大倉 「歌舞伎演奏者則稱為歌舞伎囃子方…等,各類型的演出有各類的囃子方,雖然有時也會參與舞踊等等其它性質的演出,但我們並不會參與歌舞伎的演出。
岡田 「嗯~
大倉 「而且,歌舞伎的演奏者也不會參與能的演出。
岡田 「耶?
大倉 「就藝能發展史來說,雖然各種說法都有…
能樂是以非常獨特的方式發展,到室町時代以來一路走來漸漸成就為一個能獨特的世界。
也就是說…一般來說,比如節奏,若將它分為十等分,便很好合奏對吧?
岡田 「對呀,四拍或幾拍什麼的
大倉 「是,但雖然如此,以能來說,我們一般認知的拍子會漸漸消失不見喔!為了配合語言。
岡田 「這是為什麼呢?
大倉 「為了凸顯言語的關係
岡田 「原本「囃子」這個詞,就有囃し立てる(伴奏)的意思…希望能襯托對方,使對方出色…這就是所謂的「囃子」對吧?
大倉 「就是這樣,是的
岡田 「而不是演奏嗎?
大倉 「就是這樣,所謂囃し立て,也可以說是「鼓舞」的意思
岡田 「鼓舞
大倉 「寫起來是由「鼓」和「舞」兩字組成的對吧?
岡田 「是
大倉 「所以說,擊鼓生出拍子,由拍子生出舞蹈,如此使得大家的心情高昂,之後得以出征…之類。
岡田 「嗯
大倉 「時光再往前推,它也可說是在從事例如種田等等的勞動時,對於身體的一種鼓舞。
岡田 「我想請問一下,囃子演奏的時候,是操縱?還是什麼樣的感覺?
大倉 「啊,這個呀,是非常不可思議的感覺喲。因為能的演出是沒有指揮的,囃子的演奏帶動了能舞,它是結合了一群能夠對彼此力量配合與抵抗的奏者與舞者,相互競爭的感覺…
岡田 「嗯…
大倉 「就這樣成就了一曲能…就是一首立體的詩、劇,這樣的感覺。
岡田 「我自己的想像呀,弦律嘛,就照著拍子美麗的流動下去,但說到伴奏的話,感覺像是一邊看著旁邊的人跳的舞,一邊想著要他「衝啊!」的時候就「啵啵啵啵……」打得很快這樣…把場子弄high一點什麼的,那種感覺…

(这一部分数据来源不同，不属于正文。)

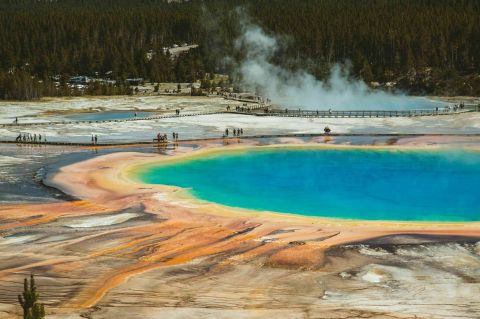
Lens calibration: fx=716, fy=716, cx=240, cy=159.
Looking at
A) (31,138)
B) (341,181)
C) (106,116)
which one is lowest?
(341,181)

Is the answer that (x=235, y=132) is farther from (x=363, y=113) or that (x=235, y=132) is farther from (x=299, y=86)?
(x=299, y=86)

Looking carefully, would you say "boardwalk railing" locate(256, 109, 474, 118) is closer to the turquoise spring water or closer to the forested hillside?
the turquoise spring water

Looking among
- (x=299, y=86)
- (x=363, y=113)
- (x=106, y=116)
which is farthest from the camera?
(x=299, y=86)

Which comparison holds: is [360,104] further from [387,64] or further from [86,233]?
[86,233]

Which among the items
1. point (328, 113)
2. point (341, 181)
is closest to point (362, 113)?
point (328, 113)

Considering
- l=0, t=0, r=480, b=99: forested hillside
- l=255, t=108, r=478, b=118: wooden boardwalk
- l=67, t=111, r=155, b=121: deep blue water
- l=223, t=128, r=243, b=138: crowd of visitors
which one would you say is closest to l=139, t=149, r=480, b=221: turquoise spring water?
l=223, t=128, r=243, b=138: crowd of visitors

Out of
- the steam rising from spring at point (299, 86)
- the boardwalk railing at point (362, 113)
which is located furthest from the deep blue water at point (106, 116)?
the steam rising from spring at point (299, 86)
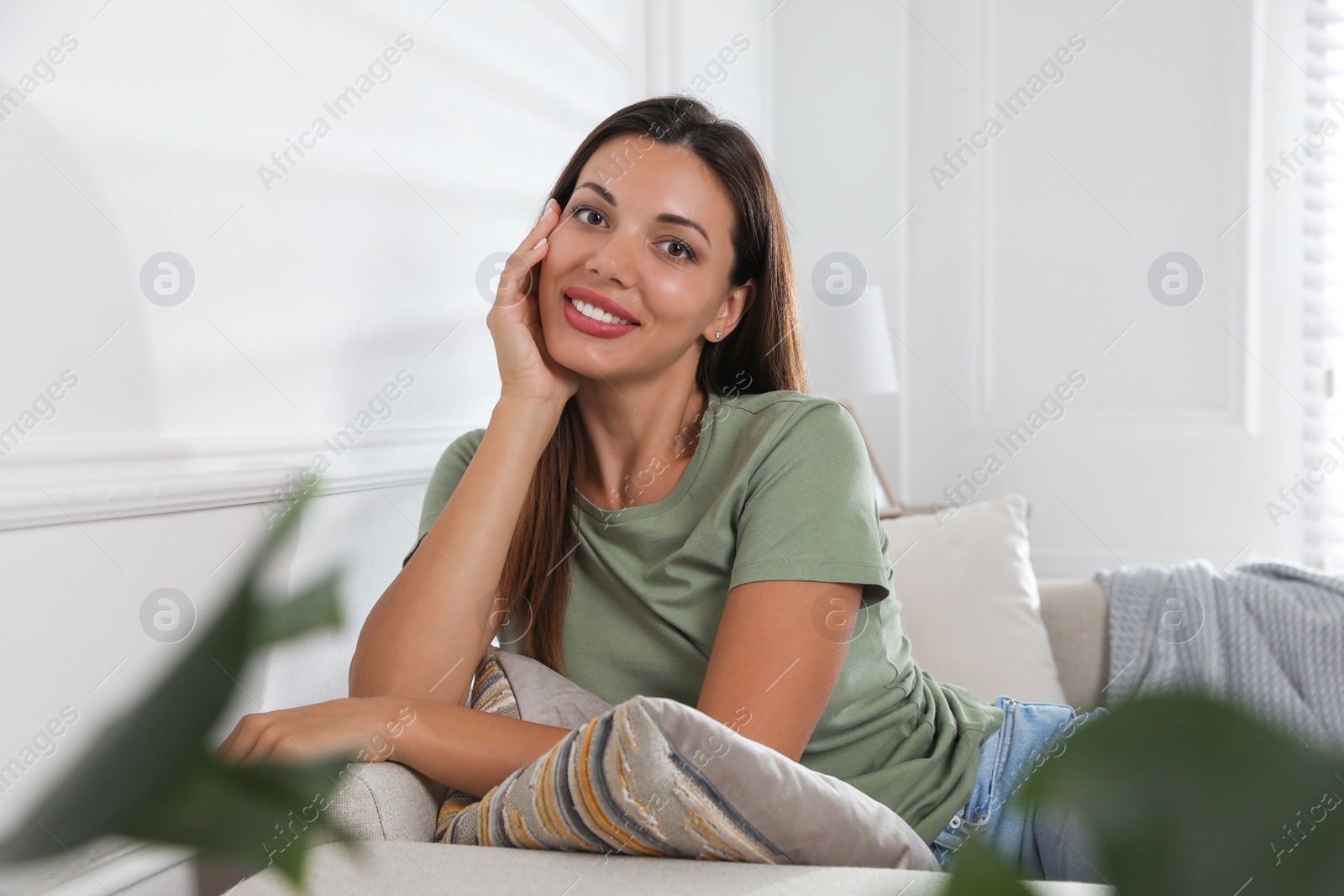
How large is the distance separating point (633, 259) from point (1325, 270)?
260cm

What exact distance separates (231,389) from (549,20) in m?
1.17

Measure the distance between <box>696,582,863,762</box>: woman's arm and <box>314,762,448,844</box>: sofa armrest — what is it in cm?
30

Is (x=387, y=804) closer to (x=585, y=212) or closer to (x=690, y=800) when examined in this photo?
(x=690, y=800)

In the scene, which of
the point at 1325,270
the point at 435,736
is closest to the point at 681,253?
the point at 435,736

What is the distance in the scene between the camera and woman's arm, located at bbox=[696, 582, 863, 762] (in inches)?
42.9

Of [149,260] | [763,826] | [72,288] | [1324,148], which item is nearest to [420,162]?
[149,260]

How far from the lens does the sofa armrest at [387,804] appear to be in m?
0.89

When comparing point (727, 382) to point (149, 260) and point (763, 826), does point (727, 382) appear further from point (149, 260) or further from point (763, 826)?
point (763, 826)

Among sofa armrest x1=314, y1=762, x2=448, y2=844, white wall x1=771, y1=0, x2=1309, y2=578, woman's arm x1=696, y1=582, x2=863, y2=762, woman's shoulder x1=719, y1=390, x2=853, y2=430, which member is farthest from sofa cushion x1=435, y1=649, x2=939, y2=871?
white wall x1=771, y1=0, x2=1309, y2=578

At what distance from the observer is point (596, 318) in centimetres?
138

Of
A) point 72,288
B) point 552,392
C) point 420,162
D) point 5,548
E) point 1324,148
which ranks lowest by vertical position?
point 5,548

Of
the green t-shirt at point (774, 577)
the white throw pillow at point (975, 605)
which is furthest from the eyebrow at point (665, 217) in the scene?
the white throw pillow at point (975, 605)

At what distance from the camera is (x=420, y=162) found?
1627mm

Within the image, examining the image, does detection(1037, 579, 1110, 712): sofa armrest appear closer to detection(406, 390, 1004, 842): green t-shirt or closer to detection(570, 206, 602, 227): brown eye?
detection(406, 390, 1004, 842): green t-shirt
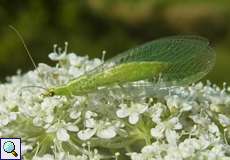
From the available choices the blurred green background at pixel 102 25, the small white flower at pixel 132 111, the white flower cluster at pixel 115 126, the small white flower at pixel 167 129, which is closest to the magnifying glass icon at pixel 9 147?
the white flower cluster at pixel 115 126

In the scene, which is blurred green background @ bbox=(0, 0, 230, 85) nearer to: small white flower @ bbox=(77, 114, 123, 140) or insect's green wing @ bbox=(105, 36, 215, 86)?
insect's green wing @ bbox=(105, 36, 215, 86)

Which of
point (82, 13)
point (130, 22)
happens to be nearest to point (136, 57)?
point (82, 13)

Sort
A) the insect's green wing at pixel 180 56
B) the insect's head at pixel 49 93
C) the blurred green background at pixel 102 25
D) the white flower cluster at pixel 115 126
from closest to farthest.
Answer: the white flower cluster at pixel 115 126 → the insect's head at pixel 49 93 → the insect's green wing at pixel 180 56 → the blurred green background at pixel 102 25

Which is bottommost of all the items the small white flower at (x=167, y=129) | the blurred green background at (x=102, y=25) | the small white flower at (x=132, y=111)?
the small white flower at (x=167, y=129)

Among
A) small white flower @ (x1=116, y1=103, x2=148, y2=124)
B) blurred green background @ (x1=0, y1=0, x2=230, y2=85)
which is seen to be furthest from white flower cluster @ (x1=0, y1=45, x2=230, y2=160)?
blurred green background @ (x1=0, y1=0, x2=230, y2=85)

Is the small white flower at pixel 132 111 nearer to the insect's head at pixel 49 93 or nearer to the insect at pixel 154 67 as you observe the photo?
the insect at pixel 154 67

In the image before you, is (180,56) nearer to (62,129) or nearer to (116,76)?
(116,76)

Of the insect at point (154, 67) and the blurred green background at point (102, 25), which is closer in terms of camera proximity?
the insect at point (154, 67)

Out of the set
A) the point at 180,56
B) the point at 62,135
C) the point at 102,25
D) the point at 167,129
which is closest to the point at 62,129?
the point at 62,135
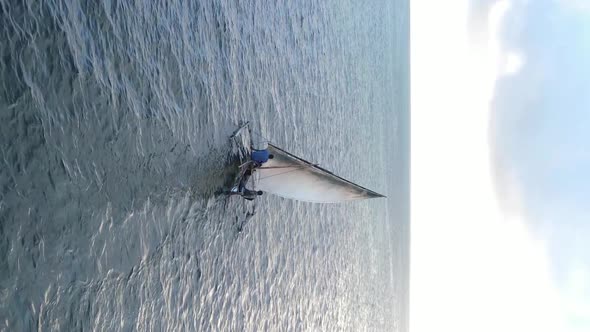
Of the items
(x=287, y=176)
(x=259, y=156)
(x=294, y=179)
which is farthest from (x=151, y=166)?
(x=294, y=179)

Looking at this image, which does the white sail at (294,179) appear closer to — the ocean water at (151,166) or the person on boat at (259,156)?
the person on boat at (259,156)

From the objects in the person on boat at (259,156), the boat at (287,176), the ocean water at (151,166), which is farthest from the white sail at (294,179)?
the ocean water at (151,166)

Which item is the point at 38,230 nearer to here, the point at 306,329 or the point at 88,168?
the point at 88,168

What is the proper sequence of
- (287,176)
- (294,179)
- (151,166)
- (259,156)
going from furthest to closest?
(294,179), (287,176), (259,156), (151,166)

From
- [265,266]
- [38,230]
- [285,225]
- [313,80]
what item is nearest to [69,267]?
[38,230]

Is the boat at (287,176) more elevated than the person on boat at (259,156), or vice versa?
the person on boat at (259,156)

大倉 「你是這樣想的呀?但其實在能樂裡啊,是沒有即興這種東西的。
一般來說,全都是已經固定了的東西,連每個打點之間怎麼和其它人配合都是。練習也是各自練習,而不是大家聚在一起合奏練習,這也是能有趣的地方。
岡田 「分開練吶…
大倉 「嗯~分開練
反過來說,正因為謠本(譜)的形式非常固定,完成度相當高,當演出曲目決定之後,是採取把已經能完美演出該曲的實力者們集合起來的形式,而不是曲子決定後,大家才來練習該曲。
當演出曲目決定時,通知那些能夠勝任此曲的人。將大家集合起來後,當然演出前幾天,依照曲子的難易程度,會做一、兩次的合奏。
 是非常的…一期一會的作法。
正因如此,也有人問「能公演沒有20日連續公演之類的事嗎?」基本上能舞台是一期一會,以“僅僅演出一次”為基本思維出發的。這就是為什麼能公演很難有什麼很大收益的原因。
而且主角都戴著能面而看不見臉。
岡田 「對耶,戴著能面
大倉 「對,特地跑去能樂堂要看岡田先生的演出,卻只看到掛在臉上的能面。觀眾會覺得超不過癮的吧?所以能公演很難大賣。
岡田 「就真的是去純欣賞技術的感覺…
大倉 「對,與其說是去欣賞演員,倒更像是去欣賞戲劇作品的感覺。
果然還是得要有戴著能面的仕手方(主角),才能成就一齣能。要演『羽衣』,就要做到能讓觀眾看到『羽衣』。能,說奧妙是很奧妙…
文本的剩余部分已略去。